На этот раз звонок сбросился после десяти гудков. Анна вздрогнула, когда тишина сменилась одновременно и высокой, и низкой нотой, будто этот звук её по плечам кнутом огладил.

Снова в упрямстве, сходном во многом со страхом, перенабрала.

«Возьми. Возьми, Витя»

Князева выдохнула и заметила вдруг в каком-то отстранении клуб пара, какой изо рта вырвался. Тогда она руку поперёк груди прижала, второй трубку у уха держа, шею в плечи вжала, нахохливаясь, подобно снегирю.

Холодно — равно как на улице, так и под рёбрами.

Анна продолжала отсчитывать цифры, чувствуя, что с каждым прошедшим гудком откуда-то от висков нервные окончания сгорали в пепел. Жар сходился с холодом в шипении, оглушающем Князеву сразу на оба уха.

Но не грело. Ни капли.

На этот раз звонок прервался ещё раньше. На пятом гудке. Анна, услышав протяжное «пи-и-и» в трубке слишком рано, снова вздрогнула и взглянула на трубку в кулаке так, словно та оказалась неисправна.

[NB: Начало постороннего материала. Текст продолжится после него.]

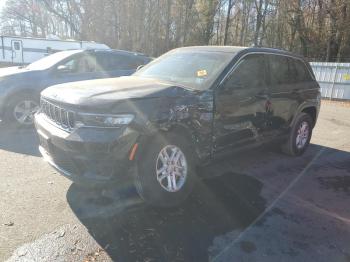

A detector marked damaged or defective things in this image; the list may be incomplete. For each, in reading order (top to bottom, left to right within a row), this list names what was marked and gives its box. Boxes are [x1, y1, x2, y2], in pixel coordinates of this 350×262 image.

crumpled front hood [42, 75, 193, 105]
damaged black suv [34, 47, 320, 207]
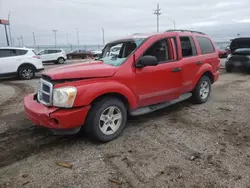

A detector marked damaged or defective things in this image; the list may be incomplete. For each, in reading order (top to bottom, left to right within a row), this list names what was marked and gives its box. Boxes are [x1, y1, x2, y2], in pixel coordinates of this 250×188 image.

crumpled hood [43, 61, 117, 80]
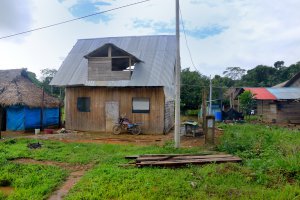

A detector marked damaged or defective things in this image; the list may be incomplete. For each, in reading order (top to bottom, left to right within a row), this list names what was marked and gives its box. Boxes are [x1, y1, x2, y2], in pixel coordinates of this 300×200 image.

rusty metal roof [50, 35, 177, 99]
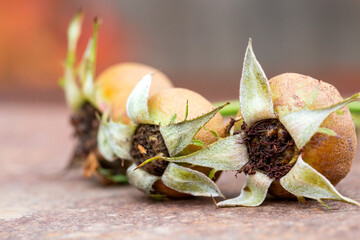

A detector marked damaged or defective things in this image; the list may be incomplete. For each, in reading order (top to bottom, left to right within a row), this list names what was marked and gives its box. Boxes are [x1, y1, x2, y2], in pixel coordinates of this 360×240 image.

rusty table surface [0, 102, 360, 239]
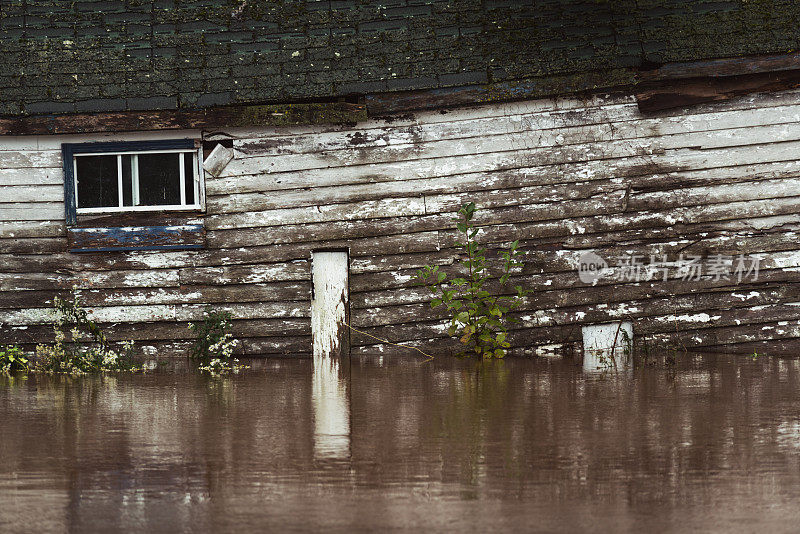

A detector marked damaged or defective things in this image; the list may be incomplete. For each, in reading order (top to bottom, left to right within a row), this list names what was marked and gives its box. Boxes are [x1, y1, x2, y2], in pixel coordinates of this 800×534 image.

rusted metal flashing [0, 102, 368, 136]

Князева чуть постучала по пластиковому её корпусу, думала этими поистине гениальными познаниями в электрике вернуть телефон в норму, и снова стала номер набирать.

По улице Опарина, с другой стороны от входа в родильный дом, проехалась чья-то машина, и отчего-то Князеву этот звук остановил.

Девушка взглянула на трубку так, словно она не только двух людей между собой могла соединить, но и сама разговаривать умела. Несмотря на тёмный вечер, понятно стало, прямо как в самый ясный день, что телефон попросту не у Пчёлы.

Он не мог не знать, что за ужас творился на Арбате, возле Дома Советов, который, вероятно, скоро переименуют во что-то иное. Но точно знал, что Князева ему не просто так звонила в день госпереворота. И, как никто иной, знал, как девушка разнервничаться могла после пропущенных звонков.

Витя не стал бы её сбрасывать. Даже если бы он очень занят был, нашел бы секунд десять, чтобы ответить, сказать, что жив-здоров, услышать от Ани в ответ те же слова и пообещать перезвонить позже.